Express the lines below as a JSON array of strings, with one string per line and no strings for blank lines.

.....

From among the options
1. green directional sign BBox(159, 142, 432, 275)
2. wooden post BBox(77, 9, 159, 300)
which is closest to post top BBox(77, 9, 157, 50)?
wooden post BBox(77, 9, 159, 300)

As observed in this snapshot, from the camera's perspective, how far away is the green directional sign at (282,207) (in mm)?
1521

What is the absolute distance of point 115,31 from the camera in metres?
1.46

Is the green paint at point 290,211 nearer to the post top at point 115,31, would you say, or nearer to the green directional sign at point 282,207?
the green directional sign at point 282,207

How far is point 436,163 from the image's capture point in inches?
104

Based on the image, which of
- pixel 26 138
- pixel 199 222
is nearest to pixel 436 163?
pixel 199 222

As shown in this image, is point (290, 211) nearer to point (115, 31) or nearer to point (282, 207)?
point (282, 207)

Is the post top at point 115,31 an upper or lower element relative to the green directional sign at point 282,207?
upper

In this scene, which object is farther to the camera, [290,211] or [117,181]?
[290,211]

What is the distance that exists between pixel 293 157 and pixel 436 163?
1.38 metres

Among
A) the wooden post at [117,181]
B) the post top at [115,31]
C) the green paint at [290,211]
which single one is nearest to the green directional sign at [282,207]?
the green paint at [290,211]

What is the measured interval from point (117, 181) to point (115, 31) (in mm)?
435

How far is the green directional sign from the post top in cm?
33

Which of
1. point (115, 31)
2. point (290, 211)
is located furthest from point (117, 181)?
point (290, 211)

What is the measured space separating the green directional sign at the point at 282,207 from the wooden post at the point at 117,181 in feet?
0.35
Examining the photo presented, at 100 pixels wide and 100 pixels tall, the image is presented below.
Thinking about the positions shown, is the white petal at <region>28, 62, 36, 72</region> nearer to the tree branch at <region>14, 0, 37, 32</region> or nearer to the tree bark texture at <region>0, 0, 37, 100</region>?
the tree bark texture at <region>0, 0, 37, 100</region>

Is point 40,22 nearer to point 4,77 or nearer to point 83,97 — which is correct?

.....

Reply to the exercise
[
  "From among the options",
  "1. green directional sign BBox(159, 142, 432, 275)",
  "2. wooden post BBox(77, 9, 159, 300)",
  "which is closest to post top BBox(77, 9, 157, 50)?",
  "wooden post BBox(77, 9, 159, 300)",
  "As observed in this snapshot, from the camera's perspective, how far away is the green directional sign at (282,207) (in mm)?",
  "1521",
  "What is the absolute distance of point 115,31 from the camera in metres?",
  "1.46",
  "Is the green paint at point 290,211 nearer to the post top at point 115,31, would you say, or nearer to the green directional sign at point 282,207?",
  "the green directional sign at point 282,207",
  "How far is point 436,163 from the image's capture point in inches?",
  "104",
  "Based on the image, which of",
  "- pixel 26 138",
  "- pixel 199 222",
  "is nearest to pixel 436 163?",
  "pixel 199 222",
  "As shown in this image, is point (290, 211) nearer to point (115, 31) or nearer to point (282, 207)?",
  "point (282, 207)",
  "Is the post top at point 115,31 an upper or lower element relative to the green directional sign at point 282,207?",
  "upper",
  "In this scene, which object is farther to the camera, [290,211] or [117,181]?",
  "[290,211]",
  "What is the distance that exists between pixel 293 157 and pixel 436 163?",
  "1.38 metres",
  "Among",
  "A) the wooden post at [117,181]",
  "B) the post top at [115,31]",
  "C) the green paint at [290,211]",
  "which single one is nearest to the green directional sign at [282,207]?",
  "the green paint at [290,211]",
  "What is the measured interval from point (117, 181) to point (115, 31) (in mm)?",
  "435",
  "How far is the green directional sign from the post top in cm?",
  "33",
  "Which of",
  "1. point (115, 31)",
  "2. point (290, 211)",
  "is located furthest from point (117, 181)?",
  "point (290, 211)",
  "What is the measured space separating the green directional sign at the point at 282,207 from the wooden post at the point at 117,181 in feet?",
  "0.35",
  "Examining the photo presented, at 100 pixels wide and 100 pixels tall, the image is presented below.",
  "Thinking about the positions shown, is the white petal at <region>28, 62, 36, 72</region> nearer to the tree branch at <region>14, 0, 37, 32</region> or nearer to the tree bark texture at <region>0, 0, 37, 100</region>?",
  "the tree bark texture at <region>0, 0, 37, 100</region>",
  "Is point 40,22 nearer to point 4,77 or nearer to point 83,97 — which is correct?"
]